[Text excerpt — start]

How To Scrape Daily Stock Gainers From Yahoo Finance using Python

In this tutorial, I will show you how to crawl top stocks from Yahoo finance website.

I will use following two Python packages to crawl the website
.

  • lxml
  • requests

Let us first import the packages.

In [1]:
import lxml.html
import requests

For Daily top gainers, we can crawl the following yahoo finance URL...
finance.yahoo.com/gainers

In [2]:
url = 'https://finance.yahoo.com/gainers'
In [3]:
headers = {
  'User-Agent': 'Mozilla/5.0 (Windows NT 10.0; rv:91.0) Gecko/20100101 Firefox/91.0'
}

Let us create a Python function to crawl the above URL. We will do following...

[Text excerpt — finish]
[Data excerpts — start]

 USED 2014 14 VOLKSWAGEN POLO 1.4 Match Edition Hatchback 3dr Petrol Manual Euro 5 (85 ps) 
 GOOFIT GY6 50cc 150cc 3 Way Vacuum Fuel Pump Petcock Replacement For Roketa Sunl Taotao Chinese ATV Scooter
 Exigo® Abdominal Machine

[Data excerpts — finish]
[Data excerpts — start]

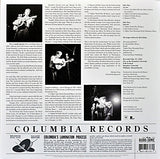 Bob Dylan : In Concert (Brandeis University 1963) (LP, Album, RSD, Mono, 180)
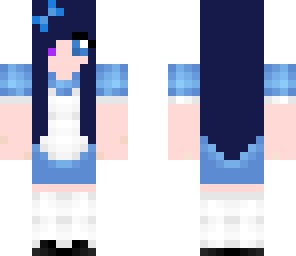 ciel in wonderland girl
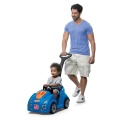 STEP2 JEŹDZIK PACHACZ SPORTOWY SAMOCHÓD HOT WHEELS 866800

[Data excerpts — finish]

| Exercises |
A. Output the passage of the Yahoo Finance scraping tutorial between "In this tutorial, I" and "import the packages.", inclusive.
B. Pick up the Yahoo Finance scraping tutorial after its last sentence and keep writing it.

| Answers to the problems |
A.
In this tutorial, I will show you how to crawl top stocks from Yahoo finance website.

I will use following two Python packages to crawl the website
.

  • lxml
  • requests

Let us first import the packages.

B.
  • Open the URL using Python requests
  • Convert the HTML page text (DOM) to LXML library format using lxml.html.fromstring method
  • Query the HTML DOM for the section which contains the daily stock gainers

To extract the stocks list, open the above yahoo url (in Google Chrome), right click on top "Matching stocks" text and click on inspect. You should see div id="fin-scr-res-table". If you take your cursor over it, you would see that entire table is selected, we want to extract the contents from this div.
In the code below, We are collecting all the links and then for each link we are extracting the href text.

In [5]:
Image(filename="images/google-chrome-yfinance.png")
Out[5]:
In [6]:
def printStocks(url):
    ytext = requests.get(url,headers=headers).text
    yroot = lxml.html.fromstring(ytext)
    for x in yroot.xpath('//*[@id="fin-scr-res-table"]//a'):
        print(x.attrib['href'].split("/")[-1].split("?")[0])
In [7]:
printStocks(url)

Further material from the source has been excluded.